Van Kesteren, who chairs the Canadian-Turkey Friendship Association, described Syria as a “quagmire that we don’t want to get into. We should stay well out of it.” The MP said the Muslim world has to decide where they stand and how they want to move forward into the 21st century.
“I don’t think picking sides is going to work for us,” he said. “They have to work it out and then we can help. But first they have some serious issues that they have to deal with.” Van Kesteren said replacing one regime in Egypt with another hasn’t worked – “the situation has fallen apart.”
Independent MP Brent Rathgeber is also reluctant to get involved.

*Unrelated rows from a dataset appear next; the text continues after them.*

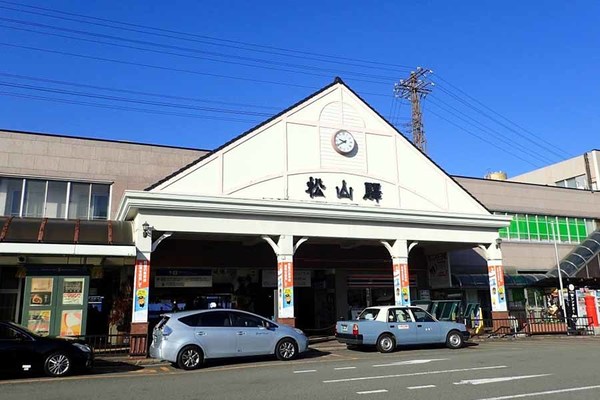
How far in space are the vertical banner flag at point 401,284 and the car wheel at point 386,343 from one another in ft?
13.5

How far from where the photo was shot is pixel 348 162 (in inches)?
852

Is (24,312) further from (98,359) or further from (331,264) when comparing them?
(331,264)

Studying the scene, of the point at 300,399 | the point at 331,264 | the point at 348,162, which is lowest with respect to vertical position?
the point at 300,399

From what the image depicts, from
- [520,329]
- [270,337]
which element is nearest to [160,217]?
[270,337]

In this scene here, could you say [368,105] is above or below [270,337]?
above

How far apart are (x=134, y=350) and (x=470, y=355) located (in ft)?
33.1

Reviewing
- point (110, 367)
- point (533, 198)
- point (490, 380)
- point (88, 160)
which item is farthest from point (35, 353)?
point (533, 198)

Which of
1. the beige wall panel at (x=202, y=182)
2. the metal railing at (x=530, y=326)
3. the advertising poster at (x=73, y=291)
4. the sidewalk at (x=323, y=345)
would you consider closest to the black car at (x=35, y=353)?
the sidewalk at (x=323, y=345)

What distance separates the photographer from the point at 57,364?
1221cm

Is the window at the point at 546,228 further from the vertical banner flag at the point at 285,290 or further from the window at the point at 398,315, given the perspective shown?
the vertical banner flag at the point at 285,290

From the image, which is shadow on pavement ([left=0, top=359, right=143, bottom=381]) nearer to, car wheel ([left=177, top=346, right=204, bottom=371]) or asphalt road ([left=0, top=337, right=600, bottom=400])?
asphalt road ([left=0, top=337, right=600, bottom=400])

I am having difficulty seeing a positive outcome of interfering in the Syrian Conflict. Firstly, it would be illegal. Absent a Declaration from the United Nations Security Council authorizing such intervention (such as the one authorizing the Afghan Mission) such a military intervention, no matter how laudable, would be contrary to international law. Given that Syria’s ally Russia has a permanent seat on the UN Security Council, achieving a UN Authorizing Resolution is impracticable. Canada understood this in 2003 when it refused to join the USA in its unsanctioned invasion of Iraq.
Worse, the contemplated mission has neither clear goals nor a workable exit strategy. Although the US President and the Canadian and British Prime Ministers all agree that the use of chemical weapons necessitates a “firm response,” nobody seems to know what that means. No foreign power is advocating regime change or otherwise weakening the Assad regime by taking out weapon stockpiles.
Last week, the Prime Minister described the government as a “very reluctant convert” to the idea of military action, one which would support, but not participate in, action by this country’s allies. (We might not have the sort of resources needed to participate.)